Although the WHO’s representative in Bhutan concisely described the problem, he still followed the eternal prohibitionist playbook and called for more enforcement effort. “WHO shares the country’s concerns, and it appears timely that Bhutan embraces the Protocol to Eliminate Illicit Trade in Tobacco Products the country is yet to ratify.”

But this idea, embracing hi-tech track-and-trace technology, seems implausible in the environment of a developing country and an informal economy in tobacco products. Further, more enforcement muscle brings problems of its own. It is expensive, violent and prone to bribery, corruption and abuse of office. Drug prohibition in the United States is notoriously associated with racism. As the Drug Policy Alliance puts it, “People of color experience discrimination at every stage of the criminal legal system.”

Prohibition by Trial and Error

Perhaps the big policy questions cannot be answered until a prohibition has been tried and experience gained? Beware! The danger is that temporary prohibitions may have irreversible effects. Prohibitionists should turn to the 2020 experience in South Africa in which the government banned tobacco sales with a justification based on a Covid-19 response. Research by independent economists at the University of Cape Town concluded that the legal supply had been replaced by illicit supply with a substantial loss of tax revenue. But now that tobacco users have found illegal suppliers to evade prohibition, what is to stop them from continuing to avoid tobacco taxation?

Responsibility and Accountability

One characteristic of prohibition advocates is a reluctance to assess the consequences of their work. The prohibition policy is their real goal, but the real-world consequences are of lesser concern. For example, the UN Office on Drugs and Crime has dogmatically resisted calls to conduct a thorough assessment of the benefits and detriments of the drug prohibition treaties it oversees. This mindset is already evident in the tobacco and nicotine field. In 2019, India’s federal government imposed a comprehensive ban on vaping products. In 2021, the WHO awarded India’s former health minister, Harsh Vardhan, its highest tobacco control medal “for spearheading the government of India’s legislation to ban e-cigarettes and heated-tobacco products”. However, this award was made without any evaluation of the impact of the prohibition on illicit trade, no consideration of the likely perverse consequences leading to more smoking or any reflection on the ethics of denying India’s 100 million smokers lawful access to much safer alternatives.

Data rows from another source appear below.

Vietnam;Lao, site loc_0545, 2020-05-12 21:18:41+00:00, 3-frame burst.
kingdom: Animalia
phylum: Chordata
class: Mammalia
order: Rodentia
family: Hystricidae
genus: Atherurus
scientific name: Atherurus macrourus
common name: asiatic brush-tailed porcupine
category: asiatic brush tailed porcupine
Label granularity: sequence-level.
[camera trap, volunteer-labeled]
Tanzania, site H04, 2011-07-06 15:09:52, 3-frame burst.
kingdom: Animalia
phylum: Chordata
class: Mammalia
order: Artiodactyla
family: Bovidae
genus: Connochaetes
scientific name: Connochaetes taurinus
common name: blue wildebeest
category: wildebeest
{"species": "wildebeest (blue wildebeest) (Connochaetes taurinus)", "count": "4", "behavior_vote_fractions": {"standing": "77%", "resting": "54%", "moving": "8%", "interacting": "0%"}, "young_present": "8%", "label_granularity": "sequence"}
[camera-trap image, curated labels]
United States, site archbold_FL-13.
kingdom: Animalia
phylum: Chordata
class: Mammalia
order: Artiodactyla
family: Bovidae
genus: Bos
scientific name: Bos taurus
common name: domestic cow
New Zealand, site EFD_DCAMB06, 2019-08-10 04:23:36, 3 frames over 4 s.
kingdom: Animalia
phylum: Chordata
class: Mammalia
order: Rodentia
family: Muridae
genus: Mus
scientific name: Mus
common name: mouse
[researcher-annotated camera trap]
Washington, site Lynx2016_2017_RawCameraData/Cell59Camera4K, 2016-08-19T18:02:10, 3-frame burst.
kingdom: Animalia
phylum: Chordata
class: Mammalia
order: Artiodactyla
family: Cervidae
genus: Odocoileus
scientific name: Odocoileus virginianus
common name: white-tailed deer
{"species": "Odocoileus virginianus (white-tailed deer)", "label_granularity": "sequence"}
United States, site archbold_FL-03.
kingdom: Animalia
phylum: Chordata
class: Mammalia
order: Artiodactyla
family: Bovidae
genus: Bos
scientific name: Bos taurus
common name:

Proposals for prohibitions, in all their forms, need a much stricter assessment of the likelihood of illicit trade, perverse but easily foreseeable consequences and the ethics of using the force of law to control individual risk behaviors. That has been a conspicuous failure with illicit drugs and alcohol. Let’s hope that policymakers learn those lessons and don’t repeat the mistakes with nicotine.

Finally, a postscript. Following a temporary lifting of Bhutan’s tobacco ban in 2020 for Covid-19-related reasons, Bhutan’s National Assembly passed the Tobacco Control (Amendment) Bill 2021 and Tax Bill of Bhutan 2021. This lifts the ban and legalizes the selling, buying, possession, distribution and transportation of tobacco and tobacco products. The signature prohibition of tobacco control has officially failed.